L’occupazione israeliana demolisce una casa e costringe una famiglia a lasciare la propria abitazione nella Valle del Giordano.

24 marzo 2026           Valle del Giordano
Il 16 marzo 2026, a Fasiyal, nella Valle del Giordano — dopo mesi di crescenti vessazioni, l’esercito israeliano, la sicurezza dei coloni, la polizia, la polizia di frontiera e uomini mascherati con giubbotti gialli hanno demolito la casa di una famiglia di pastori a Fasiyal, un villaggio vicino ad Arīḥā (Gerico).

La famiglia viveva lì da 20 anni. In questa casa avevano cresciuto i loro figli e allevato capre, pecore, galline e numerosi altri animali.

Quando hanno ricevuto il primo ordine di demolizione alla fine di febbraio, si sono rivolti al loro avvocato per tentare di impugnarlo. Tuttavia, l’avvocato ha detto loro che non c’era nulla che potessero fare e che avevano solo 7 giorni per agire.

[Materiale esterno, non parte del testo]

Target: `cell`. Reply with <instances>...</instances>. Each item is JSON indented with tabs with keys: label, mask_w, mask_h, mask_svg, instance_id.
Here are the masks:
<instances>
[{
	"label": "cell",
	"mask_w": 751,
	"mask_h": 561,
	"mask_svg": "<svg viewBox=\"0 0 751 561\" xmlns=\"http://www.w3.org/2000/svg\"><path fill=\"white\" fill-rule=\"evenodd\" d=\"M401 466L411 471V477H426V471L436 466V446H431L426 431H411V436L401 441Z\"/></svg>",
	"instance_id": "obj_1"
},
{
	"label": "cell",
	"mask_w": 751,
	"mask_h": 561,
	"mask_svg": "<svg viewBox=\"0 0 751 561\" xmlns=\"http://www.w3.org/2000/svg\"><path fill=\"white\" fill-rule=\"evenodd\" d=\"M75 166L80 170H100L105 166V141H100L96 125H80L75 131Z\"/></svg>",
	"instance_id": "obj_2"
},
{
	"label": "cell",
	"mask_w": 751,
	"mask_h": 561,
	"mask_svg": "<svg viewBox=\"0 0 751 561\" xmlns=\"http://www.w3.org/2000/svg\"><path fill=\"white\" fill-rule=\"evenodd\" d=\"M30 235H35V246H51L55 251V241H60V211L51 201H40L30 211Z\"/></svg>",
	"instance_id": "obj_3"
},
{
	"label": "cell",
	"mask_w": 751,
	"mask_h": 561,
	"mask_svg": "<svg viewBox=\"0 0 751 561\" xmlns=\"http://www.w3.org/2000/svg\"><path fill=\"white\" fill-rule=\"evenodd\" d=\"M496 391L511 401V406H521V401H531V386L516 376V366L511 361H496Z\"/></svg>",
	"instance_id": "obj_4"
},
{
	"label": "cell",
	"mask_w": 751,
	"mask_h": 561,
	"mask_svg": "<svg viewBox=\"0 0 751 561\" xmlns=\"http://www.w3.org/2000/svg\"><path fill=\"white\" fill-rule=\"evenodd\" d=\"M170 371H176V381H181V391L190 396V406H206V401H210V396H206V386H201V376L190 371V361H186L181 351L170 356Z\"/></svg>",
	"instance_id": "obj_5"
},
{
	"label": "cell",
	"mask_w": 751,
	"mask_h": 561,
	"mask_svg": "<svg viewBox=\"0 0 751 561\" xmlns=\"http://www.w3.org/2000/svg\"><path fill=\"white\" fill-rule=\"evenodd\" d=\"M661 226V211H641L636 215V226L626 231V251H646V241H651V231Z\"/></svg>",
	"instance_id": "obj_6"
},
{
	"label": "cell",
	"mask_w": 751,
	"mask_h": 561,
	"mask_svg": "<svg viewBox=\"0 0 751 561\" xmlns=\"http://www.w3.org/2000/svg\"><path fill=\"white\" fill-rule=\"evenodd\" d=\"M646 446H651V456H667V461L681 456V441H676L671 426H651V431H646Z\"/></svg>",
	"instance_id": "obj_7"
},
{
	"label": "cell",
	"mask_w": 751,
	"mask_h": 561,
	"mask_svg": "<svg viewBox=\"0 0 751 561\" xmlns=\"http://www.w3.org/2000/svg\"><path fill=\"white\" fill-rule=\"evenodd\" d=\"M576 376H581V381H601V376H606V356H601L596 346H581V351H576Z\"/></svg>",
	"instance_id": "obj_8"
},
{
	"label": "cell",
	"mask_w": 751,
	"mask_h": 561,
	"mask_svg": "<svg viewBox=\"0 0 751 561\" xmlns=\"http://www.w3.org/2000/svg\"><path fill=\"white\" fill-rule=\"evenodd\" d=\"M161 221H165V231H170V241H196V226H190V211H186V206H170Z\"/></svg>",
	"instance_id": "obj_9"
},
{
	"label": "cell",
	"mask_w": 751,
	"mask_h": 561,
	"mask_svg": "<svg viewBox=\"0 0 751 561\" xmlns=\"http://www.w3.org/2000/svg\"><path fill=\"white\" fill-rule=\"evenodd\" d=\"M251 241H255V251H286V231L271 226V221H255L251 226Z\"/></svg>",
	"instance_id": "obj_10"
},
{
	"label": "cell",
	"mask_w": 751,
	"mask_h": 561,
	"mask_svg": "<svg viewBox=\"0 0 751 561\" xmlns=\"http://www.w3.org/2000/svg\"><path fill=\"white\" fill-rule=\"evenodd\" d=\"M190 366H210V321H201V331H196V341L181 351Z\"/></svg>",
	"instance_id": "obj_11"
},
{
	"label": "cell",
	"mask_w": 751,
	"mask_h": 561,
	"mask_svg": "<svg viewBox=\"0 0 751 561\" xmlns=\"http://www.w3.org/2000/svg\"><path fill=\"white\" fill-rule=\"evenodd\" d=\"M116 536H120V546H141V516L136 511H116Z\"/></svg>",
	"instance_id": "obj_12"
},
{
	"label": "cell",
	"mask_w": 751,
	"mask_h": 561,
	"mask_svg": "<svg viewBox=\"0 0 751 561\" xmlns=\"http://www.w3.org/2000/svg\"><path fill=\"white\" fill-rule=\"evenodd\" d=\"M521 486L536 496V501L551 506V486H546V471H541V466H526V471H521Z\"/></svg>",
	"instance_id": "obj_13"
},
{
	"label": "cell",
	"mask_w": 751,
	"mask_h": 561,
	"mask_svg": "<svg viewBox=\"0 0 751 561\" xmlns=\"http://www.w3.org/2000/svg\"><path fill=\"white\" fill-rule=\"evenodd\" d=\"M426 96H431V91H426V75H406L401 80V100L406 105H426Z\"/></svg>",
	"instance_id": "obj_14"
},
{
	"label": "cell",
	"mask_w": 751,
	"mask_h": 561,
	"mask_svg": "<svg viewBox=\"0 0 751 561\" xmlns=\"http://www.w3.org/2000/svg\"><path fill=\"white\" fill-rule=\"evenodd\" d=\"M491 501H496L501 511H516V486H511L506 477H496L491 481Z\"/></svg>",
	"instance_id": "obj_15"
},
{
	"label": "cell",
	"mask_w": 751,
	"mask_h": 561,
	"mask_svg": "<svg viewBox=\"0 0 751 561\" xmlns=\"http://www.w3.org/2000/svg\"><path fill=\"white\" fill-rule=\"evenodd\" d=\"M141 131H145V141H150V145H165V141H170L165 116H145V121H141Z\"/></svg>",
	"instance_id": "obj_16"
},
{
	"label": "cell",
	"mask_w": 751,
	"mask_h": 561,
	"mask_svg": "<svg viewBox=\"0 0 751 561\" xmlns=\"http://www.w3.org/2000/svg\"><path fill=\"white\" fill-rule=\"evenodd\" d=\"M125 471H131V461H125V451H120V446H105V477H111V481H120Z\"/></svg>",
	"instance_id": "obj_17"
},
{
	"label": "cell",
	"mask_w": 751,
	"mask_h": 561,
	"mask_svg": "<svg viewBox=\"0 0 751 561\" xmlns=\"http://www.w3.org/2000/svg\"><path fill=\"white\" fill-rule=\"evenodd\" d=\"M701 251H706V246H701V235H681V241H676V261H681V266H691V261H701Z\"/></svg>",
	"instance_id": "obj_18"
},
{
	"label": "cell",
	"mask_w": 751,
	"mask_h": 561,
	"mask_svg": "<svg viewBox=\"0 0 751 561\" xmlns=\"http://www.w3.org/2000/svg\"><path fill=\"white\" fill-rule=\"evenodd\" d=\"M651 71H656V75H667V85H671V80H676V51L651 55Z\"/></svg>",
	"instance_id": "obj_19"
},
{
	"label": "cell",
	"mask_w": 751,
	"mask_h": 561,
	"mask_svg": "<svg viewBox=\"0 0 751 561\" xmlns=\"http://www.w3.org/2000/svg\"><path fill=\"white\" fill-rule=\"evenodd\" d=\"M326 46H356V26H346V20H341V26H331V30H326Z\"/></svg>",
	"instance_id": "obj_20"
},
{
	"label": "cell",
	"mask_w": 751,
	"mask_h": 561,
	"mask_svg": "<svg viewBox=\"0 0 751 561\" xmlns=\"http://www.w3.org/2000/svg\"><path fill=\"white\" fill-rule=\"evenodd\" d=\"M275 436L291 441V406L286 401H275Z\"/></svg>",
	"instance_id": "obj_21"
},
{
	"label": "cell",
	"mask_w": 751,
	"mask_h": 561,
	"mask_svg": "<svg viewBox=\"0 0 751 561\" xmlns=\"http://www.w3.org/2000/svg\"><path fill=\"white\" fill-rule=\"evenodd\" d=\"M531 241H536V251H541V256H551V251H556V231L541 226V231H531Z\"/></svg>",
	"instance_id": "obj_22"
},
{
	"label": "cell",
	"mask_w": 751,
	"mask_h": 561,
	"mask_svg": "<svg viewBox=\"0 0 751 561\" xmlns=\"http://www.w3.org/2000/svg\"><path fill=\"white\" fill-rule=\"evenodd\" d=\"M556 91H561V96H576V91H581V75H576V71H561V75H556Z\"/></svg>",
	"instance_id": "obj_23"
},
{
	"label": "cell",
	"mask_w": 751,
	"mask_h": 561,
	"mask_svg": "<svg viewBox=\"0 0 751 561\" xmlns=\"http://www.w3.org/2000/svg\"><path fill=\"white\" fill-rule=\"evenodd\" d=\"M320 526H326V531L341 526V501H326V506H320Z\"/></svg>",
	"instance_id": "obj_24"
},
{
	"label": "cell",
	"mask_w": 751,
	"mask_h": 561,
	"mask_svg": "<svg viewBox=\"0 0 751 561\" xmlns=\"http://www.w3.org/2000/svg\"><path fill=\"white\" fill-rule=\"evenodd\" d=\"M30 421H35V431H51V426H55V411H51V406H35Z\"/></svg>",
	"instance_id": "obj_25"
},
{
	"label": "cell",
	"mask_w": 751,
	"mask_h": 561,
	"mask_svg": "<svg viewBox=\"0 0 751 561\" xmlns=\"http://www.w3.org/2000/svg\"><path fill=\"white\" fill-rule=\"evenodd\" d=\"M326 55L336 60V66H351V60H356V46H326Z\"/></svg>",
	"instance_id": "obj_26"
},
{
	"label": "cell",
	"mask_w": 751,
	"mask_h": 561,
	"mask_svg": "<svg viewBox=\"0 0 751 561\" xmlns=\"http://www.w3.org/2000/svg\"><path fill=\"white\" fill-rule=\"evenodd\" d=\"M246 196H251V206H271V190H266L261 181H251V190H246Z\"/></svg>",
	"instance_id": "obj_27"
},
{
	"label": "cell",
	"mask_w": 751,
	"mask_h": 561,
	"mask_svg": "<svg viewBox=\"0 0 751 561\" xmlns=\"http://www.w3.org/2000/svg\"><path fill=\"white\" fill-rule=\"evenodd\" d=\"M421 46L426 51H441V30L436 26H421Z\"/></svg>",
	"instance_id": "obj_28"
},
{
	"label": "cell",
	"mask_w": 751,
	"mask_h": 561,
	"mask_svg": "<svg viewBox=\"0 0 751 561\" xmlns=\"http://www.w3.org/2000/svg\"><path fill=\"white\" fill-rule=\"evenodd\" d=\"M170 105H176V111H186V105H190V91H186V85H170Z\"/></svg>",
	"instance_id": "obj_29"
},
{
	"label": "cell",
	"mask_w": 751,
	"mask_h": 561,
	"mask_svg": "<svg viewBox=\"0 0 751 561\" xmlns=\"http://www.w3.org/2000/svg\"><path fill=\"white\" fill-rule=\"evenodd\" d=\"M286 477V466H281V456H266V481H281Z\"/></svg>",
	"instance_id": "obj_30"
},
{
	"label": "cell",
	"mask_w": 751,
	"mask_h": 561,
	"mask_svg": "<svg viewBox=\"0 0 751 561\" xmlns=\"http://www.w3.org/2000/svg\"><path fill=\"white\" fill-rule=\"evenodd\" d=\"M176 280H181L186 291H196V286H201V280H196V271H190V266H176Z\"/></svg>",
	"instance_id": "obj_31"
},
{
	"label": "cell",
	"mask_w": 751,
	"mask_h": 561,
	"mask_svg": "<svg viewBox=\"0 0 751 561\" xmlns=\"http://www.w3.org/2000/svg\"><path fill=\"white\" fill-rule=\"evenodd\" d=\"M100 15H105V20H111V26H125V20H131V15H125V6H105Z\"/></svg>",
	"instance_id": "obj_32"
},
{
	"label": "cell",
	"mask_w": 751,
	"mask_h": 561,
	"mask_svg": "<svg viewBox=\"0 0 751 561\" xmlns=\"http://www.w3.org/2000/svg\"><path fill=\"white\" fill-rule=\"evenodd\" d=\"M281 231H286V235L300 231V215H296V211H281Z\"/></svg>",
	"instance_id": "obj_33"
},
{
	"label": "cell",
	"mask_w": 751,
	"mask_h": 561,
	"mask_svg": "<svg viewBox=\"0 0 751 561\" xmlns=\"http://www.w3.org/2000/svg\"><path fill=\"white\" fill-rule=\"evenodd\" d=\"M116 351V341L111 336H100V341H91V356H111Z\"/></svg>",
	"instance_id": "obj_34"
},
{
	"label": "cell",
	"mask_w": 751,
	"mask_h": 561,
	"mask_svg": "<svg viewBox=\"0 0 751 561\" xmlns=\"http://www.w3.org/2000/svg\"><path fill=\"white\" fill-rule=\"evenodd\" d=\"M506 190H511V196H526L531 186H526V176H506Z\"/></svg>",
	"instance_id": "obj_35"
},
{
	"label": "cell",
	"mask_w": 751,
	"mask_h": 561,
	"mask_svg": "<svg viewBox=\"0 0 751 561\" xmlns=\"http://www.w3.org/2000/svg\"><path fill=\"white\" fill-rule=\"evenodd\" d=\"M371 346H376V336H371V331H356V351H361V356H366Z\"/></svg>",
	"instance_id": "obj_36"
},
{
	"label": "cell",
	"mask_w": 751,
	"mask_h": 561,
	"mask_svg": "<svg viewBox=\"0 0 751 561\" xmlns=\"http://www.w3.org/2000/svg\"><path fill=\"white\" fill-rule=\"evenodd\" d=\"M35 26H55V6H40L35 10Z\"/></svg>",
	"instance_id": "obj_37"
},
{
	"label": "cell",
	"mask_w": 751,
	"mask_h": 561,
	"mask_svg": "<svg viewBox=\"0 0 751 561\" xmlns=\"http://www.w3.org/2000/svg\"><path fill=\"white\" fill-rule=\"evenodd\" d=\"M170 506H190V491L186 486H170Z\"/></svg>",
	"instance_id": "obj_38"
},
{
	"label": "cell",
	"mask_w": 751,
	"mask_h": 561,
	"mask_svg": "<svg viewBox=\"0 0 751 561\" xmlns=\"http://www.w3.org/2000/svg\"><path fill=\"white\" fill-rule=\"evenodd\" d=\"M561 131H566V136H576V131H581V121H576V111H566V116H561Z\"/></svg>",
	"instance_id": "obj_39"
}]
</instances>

È stato anche detto loro che avrebbero dovuto pagare la demolizione di tasca propria oppure l’avrebbe fatta l’esercito israeliano, addebitando loro 100.000 shekel.

Al mattino, la famiglia annunciò la comparsa di due bulldozer nel villaggio e l’arrivo dell’esercito israeliano. La famiglia, i vicini e gli attivisti solidali si affrettarono a raccogliere tutti i loro averi prima che i bulldozer distruggessero la loro casa.

Improvvisamente, i palestinesi e gli attivisti internazionali si trovarono circondati da soldati israeliani armati di fucili d’assalto. I membri della famiglia urlarono e gridarono per la paura e la disperazione, poi i bulldozer circondarono la loro abitazione.

I soldati interrogarono gli attivisti internazionali, chiedendo loro perché si trovassero lì. Li allontanarono dalla famiglia e dalla demolizione, con la scusa che si trattava di una zona militare. La polizia li minacciò poi di deportazione se non avessero lasciato la zona.

Dopo mesi di crescenti vessazioni e violenze, l’esercito israeliano, la sicurezza dei coloni, la polizia e la polizia di frontiera hanno ridotto in macerie la casa in cui la famiglia viveva da 20 anni, lasciandoli senza tetto.

Dall’ottobre dello scorso anno, le vessazioni nei confronti della famiglia da parte dei coloni israeliani si sono intensificate notevolmente, con il sostegno sia dell’esercito che della polizia israeliana. Erano una delle ultime famiglie rimaste salde sulla terra a Fasayil al Wusta, appena fuori dal villaggio principale. Di conseguenza, subivano continue visite da parte dei coloni, tra cui Eliav Libi, un colono autorizzato, che si introduceva minacciosamente nella loro proprietà con le loro pecore e mucche, li filmava, minacciava di rubare le loro pecore, scaricava enormi quantità di datteri marci vicino alla loro casa e tagliava le tubature dell’acqua. I coloni facevano anche sorvolare la loro abitazione con i droni più volte al giorno.

L’esercito e la polizia israeliani si presentavano regolarmente, minacciando la famiglia e gli attivisti internazionali che alloggiavano con loro in segno di solidarietà.

Ora che sono stati sfollati, Eliav Libi potrebbe spostare o espandere il suo allevamento sulla loro terra, che inevitabilmente userà come base per terrorizzare le altre famiglie di agricoltori che vivono a Fasayil al Fouqa e Fasayil A-Tahta.

Oltre a sfollare e perseguitare questa famiglia e i suoi vicini, l’occupazione israeliana sta reprimendo l’attivismo di solidarietà nella zona.

Il 17 novembre, Israele ha arrestato l’attivista palestinese per i diritti umani Ayman Ghrayeb durante una visita di solidarietà a Fasiyal. Lo hanno fatto sparire, gli hanno impedito di contattare il suo avvocato e lo hanno picchiato così violentemente da costringerlo al ricovero in ospedale. Dopo un mese di detenzione, è stato condannato a sei mesi di detenzione amministrativa.

Nel frattempo, l’occupazione israeliana continua ad intensificare gli sforzi coordinati per la pulizia etnica dei palestinesi in tutta la Valle del Giordano, con totale impunità.

A seguito delle violenze degli ultimi mesi, abbiamo assistito allo sfollamento di intere comunità da parte di Israele, come le 150 famiglie sfollate dalla vicina Ras Ein Al Auja, e di numerose famiglie da diverse comunità della regione, lasciando coloro che sono rimasti più isolati e vulnerabili agli attacchi.